== Textabschnitt ==
##########

Ein direkt über die SERPs messbarer Wert, aussagekräftig, frei von Fehlsignalen, nicht manipulierbar, ganz nach dem Geschmack von Google. Wer jetzt denkt, das klingt ein bischen nach dem berüchtigten Panda Algorithmus, liegt aller Wahrscheinlichkeit nach nicht ganz verkehrt. Im Gegensatz zu einer ungleich komplexeren Textanalyse entlarvt das Pogosticking nämlich Seiten mit schwachen Inhalten, unabhängig von deren Umfang.

Valides HTML ist kein Ranking Faktor

Auch wenn es sicher gute Gründe gibt, den Code einer Internetseite möglichst sauber und fehlerfrei zu gestalten, etwa um eine einwandfreie Darstellung in möglichst vielen Browsern sicherzustellen, W3C Konformität spielt für Google keine Rolle. Das hat Matt Cutts von Google nun, nach mehr oder minder eindeutigen Andeutungen die bis in das Jahr 2005 zurückreichen, unmißverständlich bestätigt. Auch sehr eigenwilliger und nicht valider HTML Code führt keinesfalls zu einer Abstrafung oder schlechteren Rankings. Der genannte Grund ist simpel und einleuchtend: Würde Google diesen Faktor berücksichtigen, würde die Qualität der Suchergebnisse erheblich leiden, da auch viele hochwertige Seiten mit wertvollen Informationen nicht W3C konform erstellt sind. Der sich stetig haltende und selbst auf Fachforen oft ins Feld geführte SEO Mythos, valide Programmierung eines Internetauftritts wäre eine unabdingbare Voraussetzung für gute Platzierungen bei Google, ist damit nach vielen Jahren (hoffentlich) endgültig vom Tisch.

##########

== Bereitgestelltes Material ==
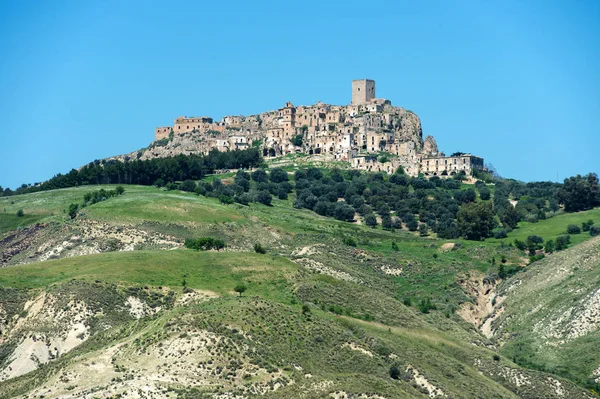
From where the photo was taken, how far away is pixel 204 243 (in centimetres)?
12950

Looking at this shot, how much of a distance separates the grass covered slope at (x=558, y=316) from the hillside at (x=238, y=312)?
2209 mm

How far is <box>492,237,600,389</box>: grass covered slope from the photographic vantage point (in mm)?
101812

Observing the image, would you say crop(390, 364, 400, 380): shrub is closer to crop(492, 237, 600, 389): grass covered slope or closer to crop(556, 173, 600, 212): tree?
crop(492, 237, 600, 389): grass covered slope

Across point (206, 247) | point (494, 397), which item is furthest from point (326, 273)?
point (494, 397)

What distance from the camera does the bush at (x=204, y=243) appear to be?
12888 cm

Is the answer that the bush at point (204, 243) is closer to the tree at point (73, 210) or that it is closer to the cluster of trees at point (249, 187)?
the tree at point (73, 210)

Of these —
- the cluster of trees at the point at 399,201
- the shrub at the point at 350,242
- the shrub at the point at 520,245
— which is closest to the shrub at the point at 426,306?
the shrub at the point at 350,242

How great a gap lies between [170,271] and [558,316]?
1536 inches

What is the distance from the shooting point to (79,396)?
71.2 meters

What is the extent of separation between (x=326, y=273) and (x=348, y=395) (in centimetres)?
4415

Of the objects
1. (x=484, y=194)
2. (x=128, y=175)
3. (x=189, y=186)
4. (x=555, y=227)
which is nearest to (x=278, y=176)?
(x=189, y=186)

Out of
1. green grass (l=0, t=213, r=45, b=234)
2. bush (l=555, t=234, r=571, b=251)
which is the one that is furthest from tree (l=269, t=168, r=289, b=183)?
bush (l=555, t=234, r=571, b=251)

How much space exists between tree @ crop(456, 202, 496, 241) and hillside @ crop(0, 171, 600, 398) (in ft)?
22.2

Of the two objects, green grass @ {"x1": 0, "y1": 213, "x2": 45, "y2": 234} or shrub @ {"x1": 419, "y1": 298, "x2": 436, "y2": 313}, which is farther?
green grass @ {"x1": 0, "y1": 213, "x2": 45, "y2": 234}
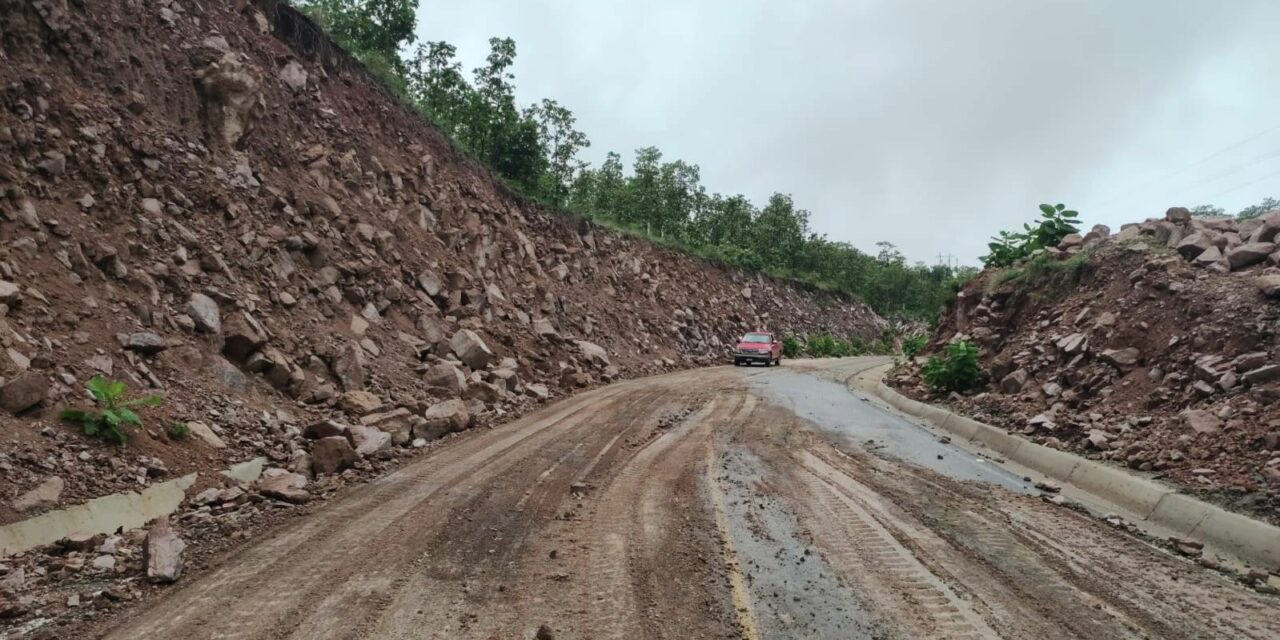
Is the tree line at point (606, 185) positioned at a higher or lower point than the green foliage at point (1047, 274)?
higher

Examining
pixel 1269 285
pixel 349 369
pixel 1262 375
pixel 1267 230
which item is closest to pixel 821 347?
pixel 1267 230

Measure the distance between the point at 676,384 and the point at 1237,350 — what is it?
11990mm

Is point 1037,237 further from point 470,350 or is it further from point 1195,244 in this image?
point 470,350

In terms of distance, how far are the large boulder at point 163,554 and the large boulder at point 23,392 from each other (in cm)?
202

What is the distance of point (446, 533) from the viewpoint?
536cm

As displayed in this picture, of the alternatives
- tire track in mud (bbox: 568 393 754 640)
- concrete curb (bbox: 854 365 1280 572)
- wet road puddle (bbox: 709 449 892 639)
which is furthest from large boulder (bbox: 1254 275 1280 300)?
tire track in mud (bbox: 568 393 754 640)

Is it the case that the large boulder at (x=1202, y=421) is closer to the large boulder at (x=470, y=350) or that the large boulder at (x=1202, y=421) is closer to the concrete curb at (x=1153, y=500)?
the concrete curb at (x=1153, y=500)

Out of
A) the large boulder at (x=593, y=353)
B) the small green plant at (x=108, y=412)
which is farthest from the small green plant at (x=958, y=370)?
the small green plant at (x=108, y=412)

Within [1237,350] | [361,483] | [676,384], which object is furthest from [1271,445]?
[676,384]

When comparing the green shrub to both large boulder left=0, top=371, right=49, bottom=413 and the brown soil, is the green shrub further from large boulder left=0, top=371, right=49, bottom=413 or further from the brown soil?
large boulder left=0, top=371, right=49, bottom=413

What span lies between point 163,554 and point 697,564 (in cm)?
388

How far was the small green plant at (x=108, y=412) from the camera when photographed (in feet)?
19.7

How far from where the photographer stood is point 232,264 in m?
10.1

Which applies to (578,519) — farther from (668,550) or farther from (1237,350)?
(1237,350)
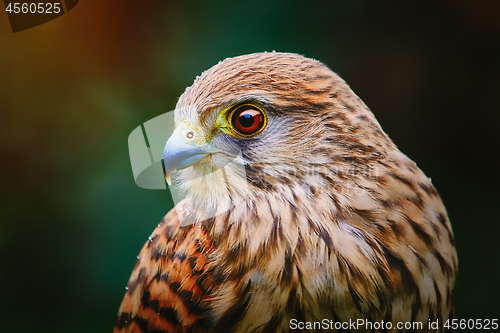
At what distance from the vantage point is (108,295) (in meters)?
1.12

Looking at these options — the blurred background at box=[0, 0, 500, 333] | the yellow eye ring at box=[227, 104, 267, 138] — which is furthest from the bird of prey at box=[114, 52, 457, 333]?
the blurred background at box=[0, 0, 500, 333]

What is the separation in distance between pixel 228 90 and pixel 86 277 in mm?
653

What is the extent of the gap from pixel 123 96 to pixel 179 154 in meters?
0.35

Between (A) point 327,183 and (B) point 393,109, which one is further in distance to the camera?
(B) point 393,109

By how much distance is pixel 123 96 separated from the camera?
1.05m

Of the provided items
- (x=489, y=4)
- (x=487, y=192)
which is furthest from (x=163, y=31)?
(x=487, y=192)

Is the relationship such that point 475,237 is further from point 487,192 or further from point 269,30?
point 269,30

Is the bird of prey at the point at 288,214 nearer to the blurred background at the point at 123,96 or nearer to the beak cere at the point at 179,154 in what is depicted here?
the beak cere at the point at 179,154

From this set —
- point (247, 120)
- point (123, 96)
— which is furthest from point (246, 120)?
point (123, 96)

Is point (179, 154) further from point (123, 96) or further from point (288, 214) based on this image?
point (123, 96)

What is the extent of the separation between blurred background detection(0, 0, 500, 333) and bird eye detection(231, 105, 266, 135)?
0.81 ft

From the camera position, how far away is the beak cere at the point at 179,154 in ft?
2.62

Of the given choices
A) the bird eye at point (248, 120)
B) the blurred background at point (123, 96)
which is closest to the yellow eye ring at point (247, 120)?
the bird eye at point (248, 120)

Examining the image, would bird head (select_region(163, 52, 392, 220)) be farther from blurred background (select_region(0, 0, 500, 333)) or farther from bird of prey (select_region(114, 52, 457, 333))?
blurred background (select_region(0, 0, 500, 333))
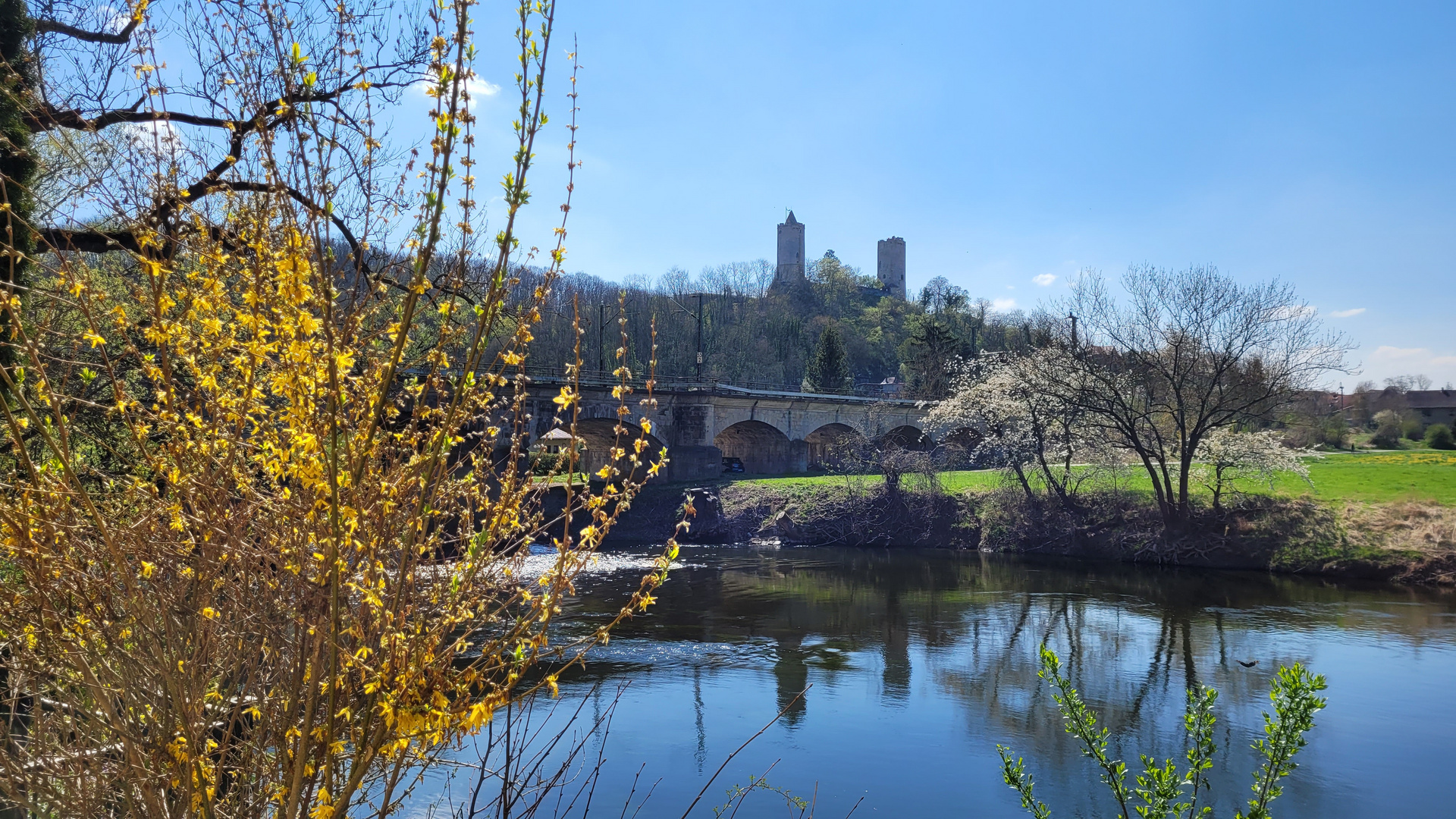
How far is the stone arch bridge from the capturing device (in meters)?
38.3

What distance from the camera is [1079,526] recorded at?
26703mm

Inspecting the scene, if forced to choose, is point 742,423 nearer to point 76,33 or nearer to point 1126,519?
point 1126,519

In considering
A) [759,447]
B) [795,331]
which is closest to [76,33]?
[759,447]

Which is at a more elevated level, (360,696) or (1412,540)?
(360,696)

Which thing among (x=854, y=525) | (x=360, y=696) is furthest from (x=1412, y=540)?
(x=360, y=696)

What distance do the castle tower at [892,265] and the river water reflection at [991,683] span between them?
10704 centimetres

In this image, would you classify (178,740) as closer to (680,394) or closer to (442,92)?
(442,92)

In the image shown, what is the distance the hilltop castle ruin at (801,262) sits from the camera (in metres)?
110

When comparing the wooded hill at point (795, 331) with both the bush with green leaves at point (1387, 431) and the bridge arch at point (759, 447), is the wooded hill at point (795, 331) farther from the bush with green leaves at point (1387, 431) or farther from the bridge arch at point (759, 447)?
the bush with green leaves at point (1387, 431)

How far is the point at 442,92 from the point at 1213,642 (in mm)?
16014

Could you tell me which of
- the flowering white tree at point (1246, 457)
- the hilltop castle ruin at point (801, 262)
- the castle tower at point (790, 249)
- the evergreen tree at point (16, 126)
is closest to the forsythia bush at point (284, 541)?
the evergreen tree at point (16, 126)

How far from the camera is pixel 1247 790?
8906 mm

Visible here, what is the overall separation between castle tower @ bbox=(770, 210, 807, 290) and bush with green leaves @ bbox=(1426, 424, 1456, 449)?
71.6 m

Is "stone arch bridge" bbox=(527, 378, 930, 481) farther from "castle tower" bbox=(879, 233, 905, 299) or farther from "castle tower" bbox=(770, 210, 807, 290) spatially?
"castle tower" bbox=(879, 233, 905, 299)
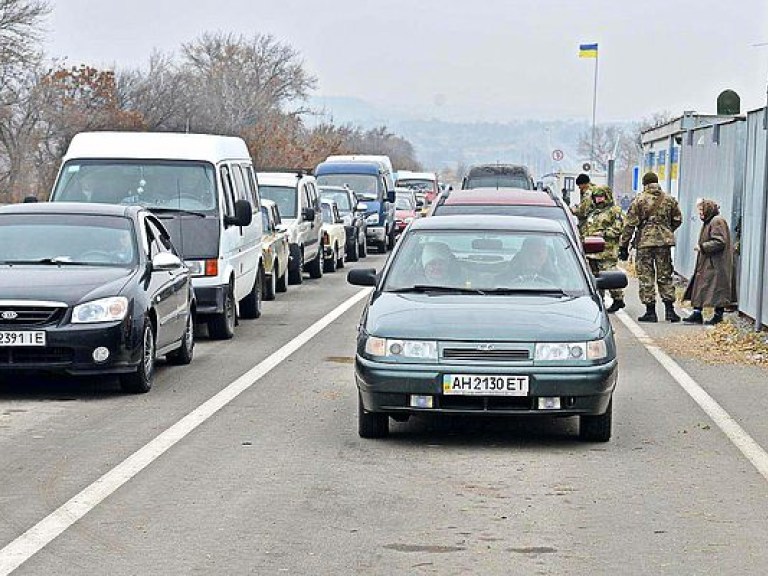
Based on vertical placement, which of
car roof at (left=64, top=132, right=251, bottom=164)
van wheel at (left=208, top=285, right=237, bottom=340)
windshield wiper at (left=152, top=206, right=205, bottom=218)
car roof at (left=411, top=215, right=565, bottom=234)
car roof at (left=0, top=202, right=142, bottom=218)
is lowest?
van wheel at (left=208, top=285, right=237, bottom=340)

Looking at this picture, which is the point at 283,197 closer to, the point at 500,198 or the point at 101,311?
the point at 500,198

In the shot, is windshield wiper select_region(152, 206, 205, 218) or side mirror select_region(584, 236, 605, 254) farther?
side mirror select_region(584, 236, 605, 254)

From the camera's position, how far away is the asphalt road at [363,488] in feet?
24.1

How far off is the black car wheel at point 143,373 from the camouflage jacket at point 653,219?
940 centimetres

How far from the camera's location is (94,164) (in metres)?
17.6

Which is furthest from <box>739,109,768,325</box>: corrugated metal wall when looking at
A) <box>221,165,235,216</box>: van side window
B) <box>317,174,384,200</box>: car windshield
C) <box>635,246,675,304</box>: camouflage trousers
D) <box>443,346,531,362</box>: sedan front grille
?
<box>317,174,384,200</box>: car windshield

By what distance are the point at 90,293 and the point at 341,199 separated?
24560 mm

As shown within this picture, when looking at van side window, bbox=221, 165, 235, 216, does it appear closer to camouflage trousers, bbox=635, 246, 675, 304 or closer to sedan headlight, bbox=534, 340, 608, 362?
camouflage trousers, bbox=635, 246, 675, 304

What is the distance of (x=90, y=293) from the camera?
1256 centimetres

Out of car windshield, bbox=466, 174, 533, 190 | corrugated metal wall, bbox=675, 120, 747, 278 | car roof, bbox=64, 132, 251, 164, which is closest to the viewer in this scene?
car roof, bbox=64, 132, 251, 164

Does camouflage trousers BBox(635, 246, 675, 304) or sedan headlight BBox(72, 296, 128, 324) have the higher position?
sedan headlight BBox(72, 296, 128, 324)

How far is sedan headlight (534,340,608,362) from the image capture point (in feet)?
33.4

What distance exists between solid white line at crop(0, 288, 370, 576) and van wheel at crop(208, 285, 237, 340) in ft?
6.55

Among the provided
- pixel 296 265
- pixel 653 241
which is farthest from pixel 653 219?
pixel 296 265
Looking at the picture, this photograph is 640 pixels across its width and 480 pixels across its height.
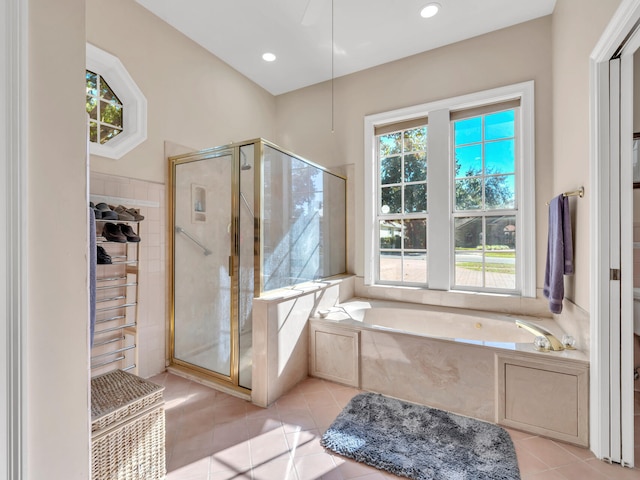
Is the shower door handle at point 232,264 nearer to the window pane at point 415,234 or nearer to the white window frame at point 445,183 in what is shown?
the white window frame at point 445,183

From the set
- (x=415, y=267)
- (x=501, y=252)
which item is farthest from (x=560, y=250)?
(x=415, y=267)

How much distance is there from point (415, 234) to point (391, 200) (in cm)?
47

##########

== Erforderlicher Schritt ==
Bitte gib den gesamten Textabschnitt oben über Pogosticking und valides HTML wortgetreu wieder.

== Antwort zur Aufgabe ==
Ein direkt über die SERPs messbarer Wert, aussagekräftig, frei von Fehlsignalen, nicht manipulierbar, ganz nach dem Geschmack von Google. Wer jetzt denkt, das klingt ein bischen nach dem berüchtigten Panda Algorithmus, liegt aller Wahrscheinlichkeit nach nicht ganz verkehrt. Im Gegensatz zu einer ungleich komplexeren Textanalyse entlarvt das Pogosticking nämlich Seiten mit schwachen Inhalten, unabhängig von deren Umfang.

Valides HTML ist kein Ranking Faktor

Auch wenn es sicher gute Gründe gibt, den Code einer Internetseite möglichst sauber und fehlerfrei zu gestalten, etwa um eine einwandfreie Darstellung in möglichst vielen Browsern sicherzustellen, W3C Konformität spielt für Google keine Rolle. Das hat Matt Cutts von Google nun, nach mehr oder minder eindeutigen Andeutungen die bis in das Jahr 2005 zurückreichen, unmißverständlich bestätigt. Auch sehr eigenwilliger und nicht valider HTML Code führt keinesfalls zu einer Abstrafung oder schlechteren Rankings. Der genannte Grund ist simpel und einleuchtend: Würde Google diesen Faktor berücksichtigen, würde die Qualität der Suchergebnisse erheblich leiden, da auch viele hochwertige Seiten mit wertvollen Informationen nicht W3C konform erstellt sind. Der sich stetig haltende und selbst auf Fachforen oft ins Feld geführte SEO Mythos, valide Programmierung eines Internetauftritts wäre eine unabdingbare Voraussetzung für gute Platzierungen bei Google, ist damit nach vielen Jahren (hoffentlich) endgültig vom Tisch.